DE: Dissolution of a GbR: When does company debt become statute-barred?

Benn-Ibler Rechtsanwälte

civil law  company debt  dissolution  germany  liability  partnership under civil law  All tags

The claim for repayment of an unused advance on any lawyer's fees comes into existence subject to the condition precedent of receipt of the advance payment. In the event of the dissolution of the partnership under civil law (Gesellschaft bürgerlichen Rechts, GbR), the liability in the form of the repayment claim passes to the respective partners. In this regard, the German Federal Supreme Court (Bundesgerichtshof, BGH) further ruled that liability obligations of the shareholder of a dissolved company become statute-barred after five years even if the company debt is subject to a shorter statute of limitations.

In 2016, insolvency proceedings were opened against the client of what was then a lawyer’s GbR. The lawyer in charge then informed the client's legal expenses insurance company of the opening of the insolvency proceedings and the dissolution of the lawyers' GbR. The court proceedings, for which the legal expenses insurance paid an advance, were also discontinued. The client's legal expenses insurance now demands the return of the advance payment from the partners of the already dissolved law GbR. However, they refused to pay. Thereupon, in 2019, the legal expenses insurance obtained default summonses against the partners.
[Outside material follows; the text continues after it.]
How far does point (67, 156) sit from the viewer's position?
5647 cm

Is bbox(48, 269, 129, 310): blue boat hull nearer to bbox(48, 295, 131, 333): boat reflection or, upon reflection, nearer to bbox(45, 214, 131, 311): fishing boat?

The insurance company did not continue the proceedings until 2020. The former partners then raised a plea of statute of limitations.

According to the BGH, the claim for repayment of unused fee advances arises as soon as the advance payment is made and under the condition precedent that the claim for remuneration actually arises. In this case, the condition precedent for the repayment claim came into effect with the opening of the insolvency proceedings and the associated termination of the lawyer's contract.

In this case, the defendant, as a shareholder of the GbR, was also liable for the GbR's debts. The shareholder's debt regularly lapses after three years. However, a five-year special statute of limitations arises from Section 159 of the German Commercial Code (Handelsgesetzbuch, HGB) for the shareholder of a dissolved company. This applies even if the period of limitation for the shareholder's debt is shorter. Accordingly, the defendant cannot invoke a statute of limitations on his liability obligation within the regular limitation period. Only the five-year period was set in motion. This was suspended in good time by the order for payment issued by the plaintiff and again by the later transfer to the disputed proceedings.